Fig.2 shows a data sample at the low stretcher position at 36.9spm. The stretcher force starts growing about 0.35s before catch (1), simultaneously the seat velocity achieves its negative peak during the recovery (2) and the acceleration became negative (3).

At the catch, the stretcher force achieves nearly half of its peak value (4) at zero handle force, which creates a sharp negative peak of the stretcher acceleration (5). Then, the handle force rapidly grows and becomes higher than the stretcher force (6), which coincides with the positive peak of the seat velocity (7) and the first positive peak of the acceleration (8).

The stretcher force remains lower than the handle force until the end of the drive (9) reaching zero about 0.2s before finish (10) when the legs finish their drive (11) and arms achieve their peak velocity (12). At this time, the heels are still pushing the foot-board (13), but toes pull the straps in opposite direction (14), so their forces are balanced.

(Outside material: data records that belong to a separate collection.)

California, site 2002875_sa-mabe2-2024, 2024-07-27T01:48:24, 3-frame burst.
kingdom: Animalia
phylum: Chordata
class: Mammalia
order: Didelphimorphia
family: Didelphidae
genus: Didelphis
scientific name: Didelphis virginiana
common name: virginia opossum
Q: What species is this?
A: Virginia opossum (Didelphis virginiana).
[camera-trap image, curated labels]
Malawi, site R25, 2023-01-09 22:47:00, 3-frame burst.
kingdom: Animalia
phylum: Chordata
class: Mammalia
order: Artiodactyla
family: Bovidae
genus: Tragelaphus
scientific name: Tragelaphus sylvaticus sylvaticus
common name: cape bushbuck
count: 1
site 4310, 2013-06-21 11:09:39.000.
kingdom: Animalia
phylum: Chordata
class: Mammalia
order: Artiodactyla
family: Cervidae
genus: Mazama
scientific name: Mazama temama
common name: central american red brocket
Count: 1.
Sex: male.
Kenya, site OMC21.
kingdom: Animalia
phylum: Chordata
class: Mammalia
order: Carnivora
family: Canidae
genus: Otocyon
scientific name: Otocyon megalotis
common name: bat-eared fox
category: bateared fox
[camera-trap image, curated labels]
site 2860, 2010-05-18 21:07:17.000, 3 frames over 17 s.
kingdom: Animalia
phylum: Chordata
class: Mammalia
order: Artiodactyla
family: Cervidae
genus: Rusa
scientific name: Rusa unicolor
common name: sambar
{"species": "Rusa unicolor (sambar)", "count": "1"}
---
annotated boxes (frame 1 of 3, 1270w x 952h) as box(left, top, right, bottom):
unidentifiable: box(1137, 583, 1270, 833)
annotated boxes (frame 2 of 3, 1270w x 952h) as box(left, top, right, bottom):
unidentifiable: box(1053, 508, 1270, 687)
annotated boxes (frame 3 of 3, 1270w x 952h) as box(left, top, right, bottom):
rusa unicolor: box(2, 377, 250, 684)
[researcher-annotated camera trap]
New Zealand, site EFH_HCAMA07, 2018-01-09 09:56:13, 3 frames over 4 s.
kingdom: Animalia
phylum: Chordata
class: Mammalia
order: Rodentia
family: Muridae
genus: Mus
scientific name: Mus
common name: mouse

At the low stretcher position, the shares of toes and heels forces were nearly equal at low rates (Fig.3), and at rates higher than 32spm, about 60% of the force was transferred through toes and 40% - though heels. With the high stretcher, 80-90% of the force was pushed through toes, and only 10-20% through heels.

Table 1 shows average data for two rowers in all samples. The main rowing indicators were better at the low stretcher position: the stroke length and legs drive were longer by 1.7% and 3.0%, average handle force and work per stroke were higher by 0.6% and 2.4%.

Catch Factor was closer to the target with the low stretcher (as seat changes direction earlier), but Rowing Style Factor was practically the same. Contrarily, Finish Factor was better at higher stretcher, where it was always in the target zone. At lower stretcher and low stroke rates, this indicator was positive – shoulders continue drive movement, while the handle has already changed direction to recovery.

The results of the study indicate that lower stretcher position could be beneficial for rowing power and technique. The obtained data has proved usability and accuracy of the new BioRow stretcher force sensor.